Exercise instructions. Quote the records beneath, complete and exact. Leave out images.

───── Recorded information

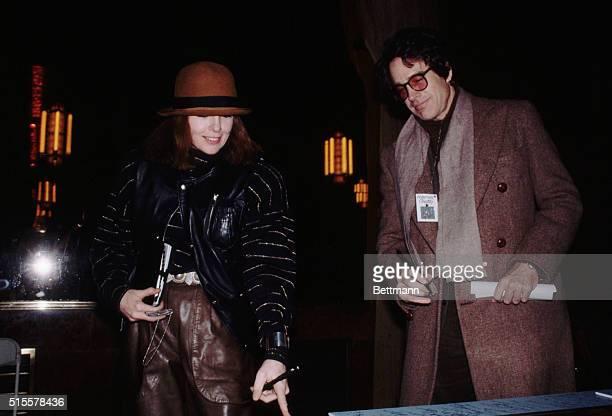 2/14/1982Warren Beatty and Diane Keaton in Night of 100 stars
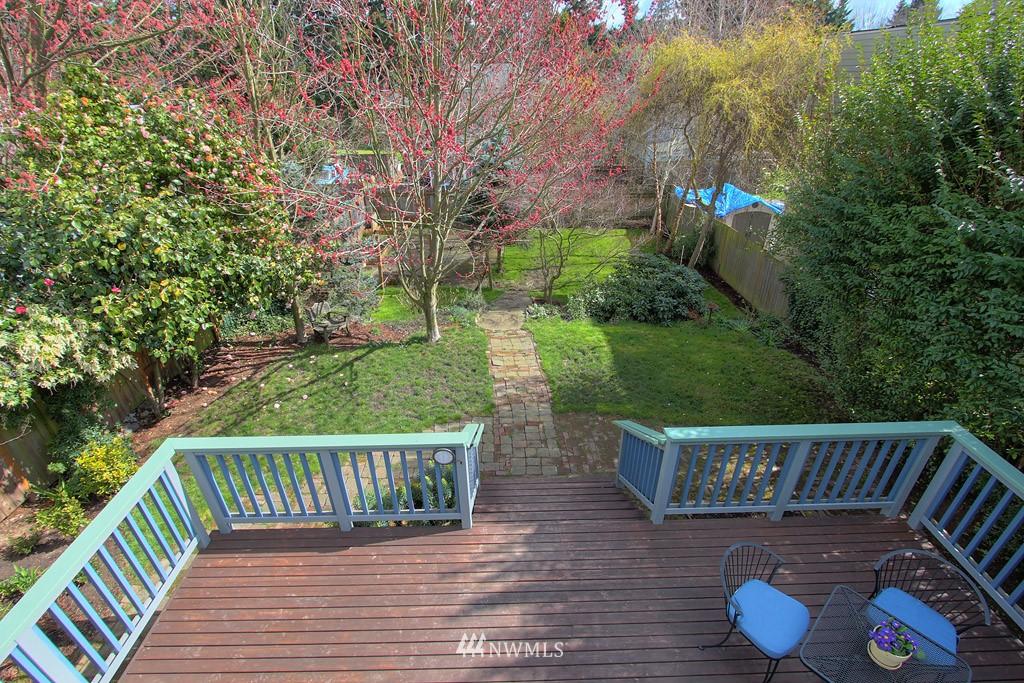 Sold Property   8222 Corliss Avenue N Seattle, WA 98103 14
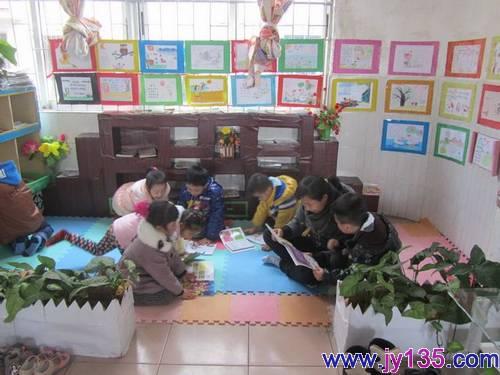 容县二幼组织教师赴玉林市实验幼儿园参观幼儿区域活动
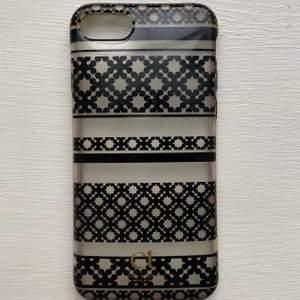 Säljer mitt iPhone 7/8 skal från day birger et mikkelsen. Säljer pågrund av att jag har iPhone 11. Skalet är i bra skick. Köparen står för frakten:)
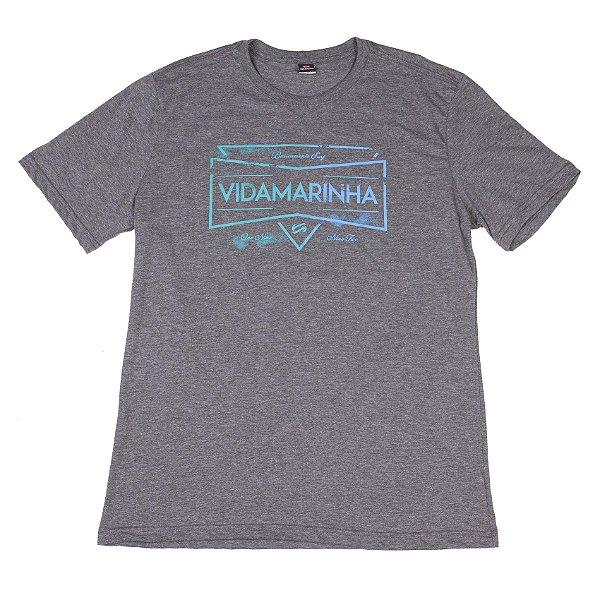 Camiseta Manga Curta Cinza Escuro Com Estampa Na Frente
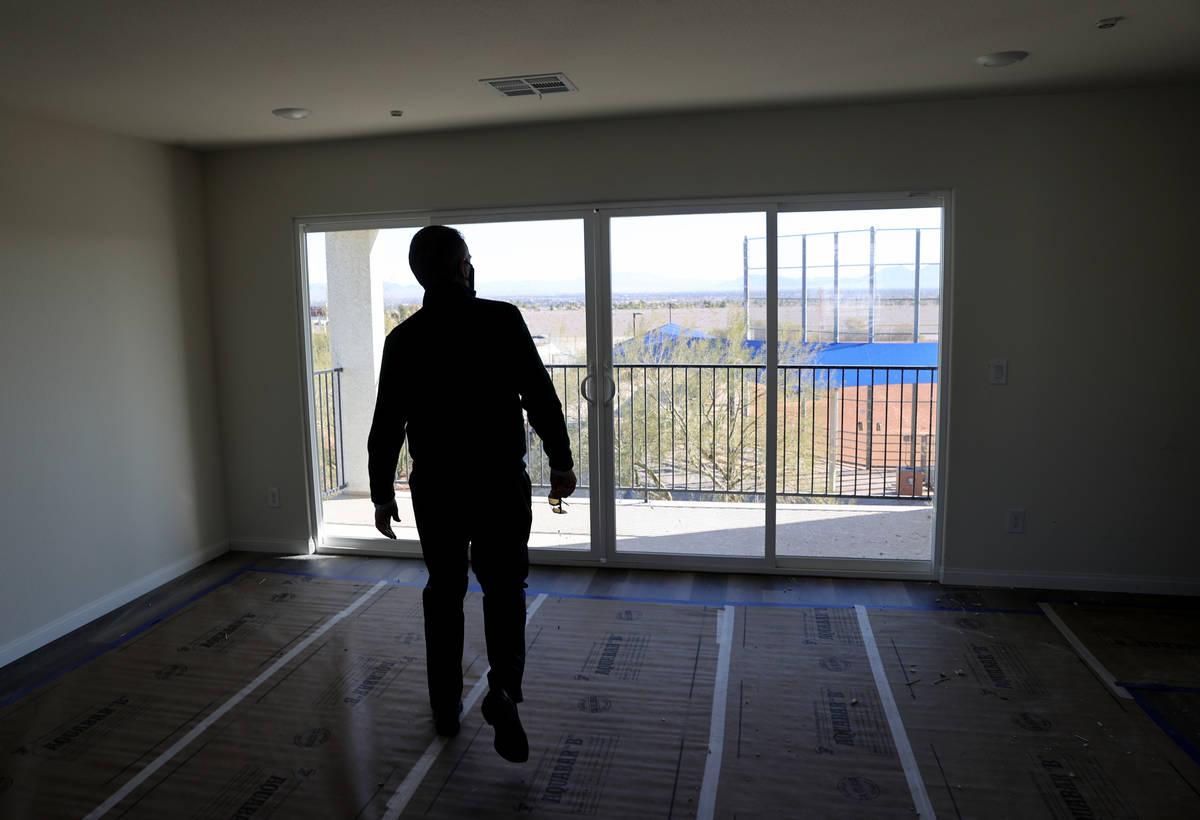 Tom McCormick, fundador de Touchstone Living, observa la vista del Strip de Las Vegas en su urb ...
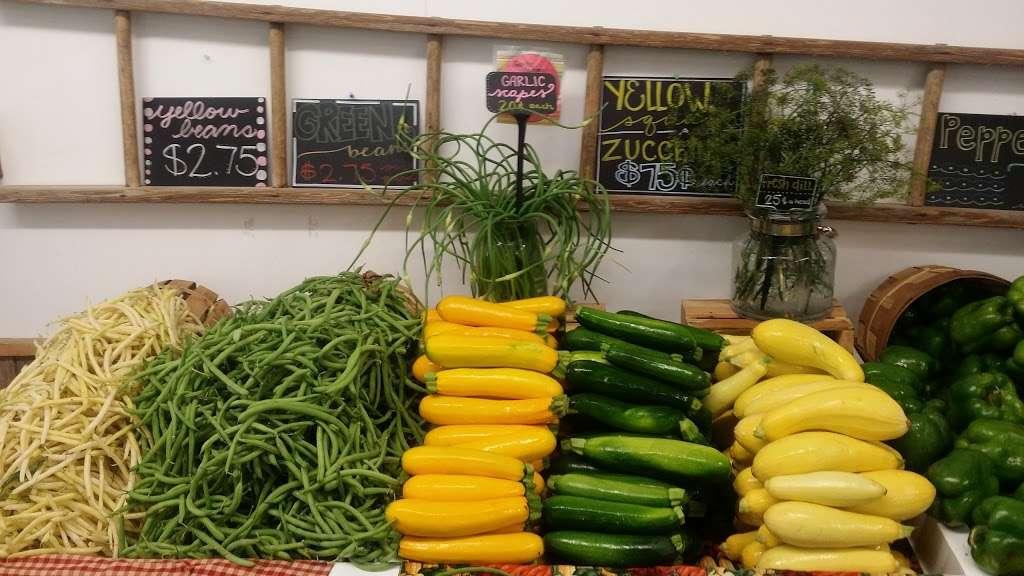 Hess Orchards - store  | Photo 2 of 10 | Address: 3793, 3979 Wayne Rd, Chambersburg, PA 17202, USA | Phone: (717) 264-8872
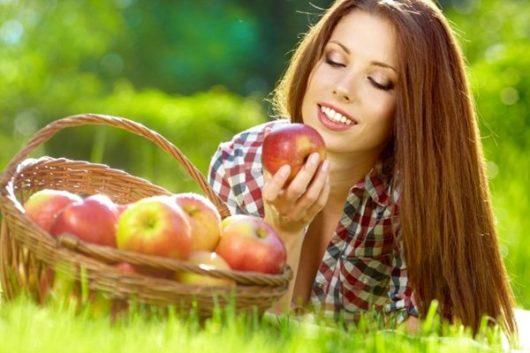 чистка кишечника яблоками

──────────

Answer section.
 2/14/1982Warren Beatty and Diane Keaton in Night of 100 stars
 Sold Property   8222 Corliss Avenue N Seattle, WA 98103 14
 容县二幼组织教师赴玉林市实验幼儿园参观幼儿区域活动
 Säljer mitt iPhone 7/8 skal från day birger et mikkelsen. Säljer pågrund av att jag har iPhone 11. Skalet är i bra skick. Köparen står för frakten:)
 Camiseta Manga Curta Cinza Escuro Com Estampa Na Frente
 Tom McCormick, fundador de Touchstone Living, observa la vista del Strip de Las Vegas en su urb ...
 Hess Orchards - store  | Photo 2 of 10 | Address: 3793, 3979 Wayne Rd, Chambersburg, PA 17202, USA | Phone: (717) 264-8872
 чистка кишечника яблоками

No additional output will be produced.